If you take everything I say at face value I can see people getting the wrong impression. If they look deeper, I feel like more people would find I’m just a complex person using their voice that many are too afraid too.
When I first came out in 2017 with The Hollywood Holocaust EP people either loved it or hated it. Mainly because of what I stood for and people missing the point. I think it’s a beautiful thing if people hate or love my music. It means it’s reaching people and they are feeling something, thinking and triggering something within them. Maybe they feel what I feel but are too afraid to express it?
I welcome people wanting to cancel me and talking shit about me online. If people make up a lie that’s just part of being a controversial figure.
If these people took the time to ask me why? I think their perspective would completely change on me personally and me as an artist.
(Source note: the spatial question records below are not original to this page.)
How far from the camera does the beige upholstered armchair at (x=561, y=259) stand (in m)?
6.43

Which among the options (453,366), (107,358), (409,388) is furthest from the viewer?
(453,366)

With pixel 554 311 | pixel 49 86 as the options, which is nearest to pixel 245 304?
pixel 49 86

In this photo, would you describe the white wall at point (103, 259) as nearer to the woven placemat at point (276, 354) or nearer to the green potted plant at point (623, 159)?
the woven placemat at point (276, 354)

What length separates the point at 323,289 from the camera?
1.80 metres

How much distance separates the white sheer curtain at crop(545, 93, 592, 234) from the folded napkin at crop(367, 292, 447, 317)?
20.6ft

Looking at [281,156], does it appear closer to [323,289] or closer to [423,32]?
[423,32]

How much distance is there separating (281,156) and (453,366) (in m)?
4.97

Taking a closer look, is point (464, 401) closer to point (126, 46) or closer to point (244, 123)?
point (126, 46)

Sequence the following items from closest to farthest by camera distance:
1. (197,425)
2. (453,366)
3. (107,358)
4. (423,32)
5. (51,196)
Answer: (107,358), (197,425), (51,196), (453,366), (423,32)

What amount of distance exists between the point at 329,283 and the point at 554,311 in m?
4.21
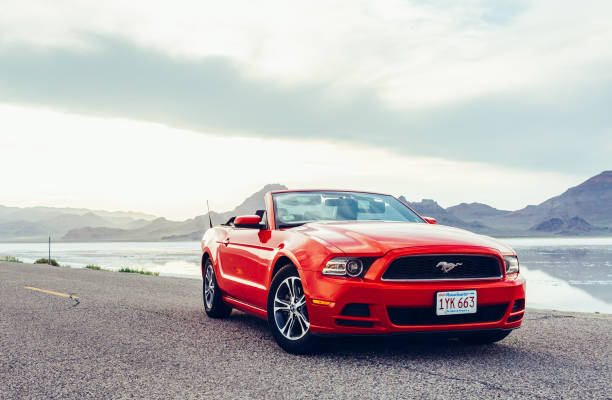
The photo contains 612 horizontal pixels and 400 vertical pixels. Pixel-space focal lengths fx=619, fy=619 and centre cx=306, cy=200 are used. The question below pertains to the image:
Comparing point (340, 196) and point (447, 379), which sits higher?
point (340, 196)

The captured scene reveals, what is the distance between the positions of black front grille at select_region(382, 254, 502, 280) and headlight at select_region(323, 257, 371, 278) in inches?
8.3

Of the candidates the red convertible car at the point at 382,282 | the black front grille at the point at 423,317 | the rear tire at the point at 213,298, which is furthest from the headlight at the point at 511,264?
the rear tire at the point at 213,298

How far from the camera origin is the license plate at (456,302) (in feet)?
15.6

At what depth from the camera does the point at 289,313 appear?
5.31 meters

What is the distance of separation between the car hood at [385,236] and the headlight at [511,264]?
2.6 inches

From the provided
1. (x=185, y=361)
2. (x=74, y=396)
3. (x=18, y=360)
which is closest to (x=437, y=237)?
(x=185, y=361)

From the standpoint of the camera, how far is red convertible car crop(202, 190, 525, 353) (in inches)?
187

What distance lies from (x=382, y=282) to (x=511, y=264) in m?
1.30

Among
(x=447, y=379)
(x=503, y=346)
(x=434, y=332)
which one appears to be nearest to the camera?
(x=447, y=379)

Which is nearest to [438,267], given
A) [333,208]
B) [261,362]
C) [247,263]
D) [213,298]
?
[261,362]

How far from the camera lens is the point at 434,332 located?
4.83 metres

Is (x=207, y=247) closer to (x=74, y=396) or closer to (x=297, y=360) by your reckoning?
(x=297, y=360)

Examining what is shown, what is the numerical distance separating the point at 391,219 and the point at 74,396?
139 inches

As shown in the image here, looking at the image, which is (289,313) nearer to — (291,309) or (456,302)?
(291,309)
While I was living in Hollywood I was saying exactly what they didn’t want me to say, so things got weird. I hoped that would happen. I moved to London and once I played the festival circuit I started getting multiple record label offers. During and after the tour they increased but speaking bluntly I think they saw money before the message.
I have my own label Ultra Recordings/Visionary Music and I decided to start working with a great label / booking agency called Music Junky in Austria to release my next album, Therapy Sessions around the summer of 2022 when I’ll be touring Europe again.
I will be releasing singles from the album strategically with Music Junky up until the release.
For me dropping an album during the pandemic doesn’t make any sense without touring to back it up. So instead of rushing it I can perfect it my art.
As long as I’m alive I’ll always have something to say, love it or hate it. I’m fucking here to stay.